|We have a large (2ft+ diam) plastic container (round) infront of our house which in summer is shaded by an oak. We have a hosta, ivy and some spring bulbs planted in the pot. For the first few yaers we live here the ivy was very hearty and hardy and did beautifully overwinter. The first winter after I planted teh bulbss (1999-2000) the ivy died over teh winter. We replaced it last year and again it has died this winter: stems are mostly brown and dried and the most distal leaves also are all brown and dried out and seems nonvigourous. It looks like I will have to replace it this year as well. The point here is to have a yearround perennial thing in there. Could it be the lime/low pH for the bulbs has hurt the ivy? The last 2 winters don't seem to be different than previous ones. Any sugggestions. I would rather have the ivy/hosta and forgo the bulbs, if necessary. Is there anyway to bring the ivy back> Should I change the soil in the container?
|It is usually a good idea to renew the soil in a container every year because the soil structure deteriorates and the soil becomes exhausted over time.

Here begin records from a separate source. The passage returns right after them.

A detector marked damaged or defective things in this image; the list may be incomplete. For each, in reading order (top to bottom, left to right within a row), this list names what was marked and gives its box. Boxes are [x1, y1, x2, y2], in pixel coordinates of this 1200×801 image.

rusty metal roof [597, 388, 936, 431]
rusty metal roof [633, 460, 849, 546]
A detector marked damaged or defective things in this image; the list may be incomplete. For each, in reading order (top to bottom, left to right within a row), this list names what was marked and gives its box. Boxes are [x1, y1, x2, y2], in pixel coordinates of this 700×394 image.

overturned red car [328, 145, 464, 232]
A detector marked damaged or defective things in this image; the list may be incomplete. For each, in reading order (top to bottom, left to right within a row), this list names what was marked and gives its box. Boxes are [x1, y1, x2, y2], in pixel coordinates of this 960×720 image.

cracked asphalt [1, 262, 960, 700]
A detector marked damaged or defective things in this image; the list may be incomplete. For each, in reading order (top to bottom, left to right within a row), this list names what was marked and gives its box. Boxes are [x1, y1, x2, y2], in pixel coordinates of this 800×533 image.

This is in part due to the constant watering and in part because it is isolated from the natural processes of renewal. For this reason you might want to reset the ivy plant or replace it with a vigorous new one each spring.
I would expect ivy (Hedera helix) to be hardy in a large sized container, especially if it is not allowed to dry out during the fall or during a warm spell in the winter. (The bulbs on the other hand will suffer if the soil is excessively moist, so you might want to plant them in a separate container.
Your reference to pH is a bit confusing in that average potting soil should not need to be adjusted with lime for bulbs. If you caused a large shift in pH this could have possibly shocked the ivy planting.
Finally, in a windy season you may see ivy showing symptoms of winter burn, where the foliage looks terrible but the plant is not really dead. If this is the case, there should be new growth this spring to conceal the deteriorated foliage.